Diese Arbeit stellt CAbiNet und CAdir vor, zwei Methoden die darauf abzielen diese Probleme zu lösen, indem sie die Eigenschaften der Korrespondenzanalyse (CA) nutzen um Zellen und ihre Markergene gleichzeitig zu clustern. Dieser Biclustering Ansatz umgeht statistische Probleme, die sich aus der Wiederverwendung von Daten ergeben und liefert gleichzeitig intuitive Einblicke in das Zell-Clustering durch die gemeinsam geclusterten Markergene. Beide Methoden wurden speziell für dünnbesetzte scRNA-seq Daten entwickelt und übertreffen bestehende Biclustering-Tools in unserem Benchmarking, während sie gleichzeitig Visualisierungen zur Interpretation und Bewertung der Ergebnisse bieten. CAbiNet entfaltet die Datenmannigfaltigkeit mithilfe eines Zell-Gen-Graphen, auf dem ein gemeinsames Clustering von Zellen und Genen durchgeführt werden kann. Der einzigartige Graph von CAbiNet der Zellen und Gene kombiniert, eignet sich ideal, um komplexe nichtlineare Zell-Gen-Beziehungen sowie Entwicklungs- oder Differenzierungsverläufe zu entschlüsseln. Derselbe Graph kann dann in einer zweidimensionalen Einbettung, biMAP genannt, visualisiert werden, in der sowohl Zellen als auch Gene dargestellt werden können und die die Beziehung zwischen Markergenen und ihren jeweiligen Clustern hervorhebt. CAdir hingegen nutzt die durch CA induzierte Geometrie, um Zellen und ihre Markergene basierend auf deren Richtung im CA-Raum zu clustern.

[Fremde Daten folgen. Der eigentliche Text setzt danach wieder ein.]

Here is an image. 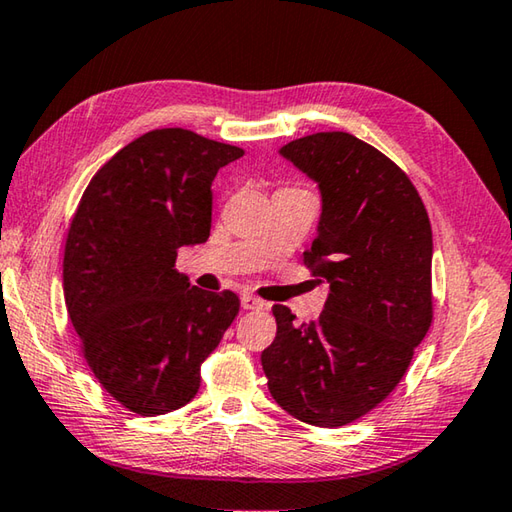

Dieser Ansatz ermöglicht ein extrem schnelles Biclustering von Zellen und Genen und kann daher sogar auf Datensätze in der Größe eines Zellatlas angewendet werden. Der Winkel zwischen den Cluster-Richtungen kann verwendet werden, um die Anzahl der Cluster in den Daten auf dynamische Weise ohne Benutzereingriff und ohne zusätzliche Parameter zu bestimmen. Da CAdir auf der Grundlage von Richtungen im CA-Raum clustert, können Association Plots verwendet werden um jede Clusterrichtung direkt zu visualisieren, was eine Qualitätsbewertung der Cluster und die Entdeckung von Markergenen auf der Grundlage der Visualisierung ermöglicht. Wir zeigen für beide Methoden, wie sie verwendet werden können um biologisch aussagekräftige Erkenntnisse aus realen, experimentellen Datensätzen zu gewinnen. Schließlich werden CAbiNet und CAdir in umfassenden Benchmarks mit anderen state-of-the-art Clustering- und Biclustering-Methoden verglichen, wobei ihre Leistungsfähigkeit und Flexibilität beim Clustering einer Vielzahl unterschiedlicher Datensätze hervorgehoben wird.